The rulings of this board will automatically go into effect unless two-thirds of Congress overrides them with Medicare cuts of its own of equal magnitude. The Obamacare law provides that the decisions of the board cannot be challenged in the courts. And the board is even shielded from executive oversight.

As Galen Institute President Grace-Marie Turner has written:

The decisions of this unelected, stand-alone board will be virtually untouchable by Congress or the courts. Unless Congress can muster super-majority votes to come up with its own cuts to reach the same targets, the board's dictates will carry the force of law. No judicial review of the IPAB's decision is allowed -- a highly controversial rule that is contrary to the constitution's system of checks and balances in government.

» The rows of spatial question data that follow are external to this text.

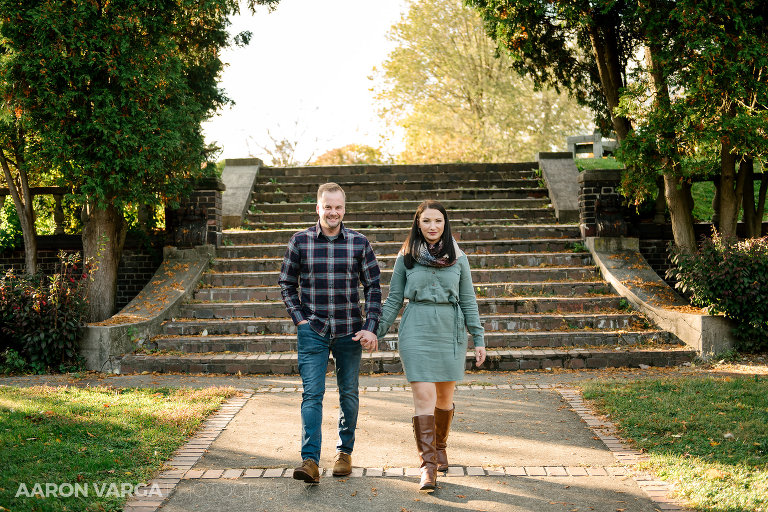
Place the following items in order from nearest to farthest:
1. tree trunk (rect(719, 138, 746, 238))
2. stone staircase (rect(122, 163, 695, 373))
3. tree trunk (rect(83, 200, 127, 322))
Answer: stone staircase (rect(122, 163, 695, 373))
tree trunk (rect(83, 200, 127, 322))
tree trunk (rect(719, 138, 746, 238))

As a result, Turner explains, Obamacare not only "takes $575 billion out of Medicare -- starting now -- to create two shockingly expensive new entitlement programs," it also "creates the all-powerful IPAB whose rulings will quickly dry up access to care for seniors." Yet, "President Obama wants to double-down on IPAB's powers, giving the board authority to cut payments to doctors even more deeply and giving the board power to 'sequester' congressional appropriations if Congress tries to overrule its cuts." That unrealistic, draconian, undemocratic power was one of the hot ideas proposed by President Obama in his April 13 budget speech where he tried to pose as a serious deficit hawk. Almost no one knew what he was talking about.

The Goldwater Institute argument is strongly supported by a 2010 Supreme Court ruling in Free Enterprise Fund v. Public Company Accounting Oversight Board. The board in that case had authority to administer the Sarbanes-Oxley law, with similar though less extreme exemptions from congressional, executive and judicial oversight. The Court found that board to involve an unconstitutional delegation of authority in violation of the Constitution's separation of powers doctrine. In my opinion, the same result is likely for the IPAB.

James Stockdale​, executive director of the Reagan/Bush 1980 campaign, and political director of the Reagan PAC Citizens for the Republic in 1977-78, wrote recently that the Obamacare struggle is "a battle between Obama and his socialist coalition and the American people. The people must win or we have lost our individual freedom." That is an appropriate conception for the entire 2012 election campaign.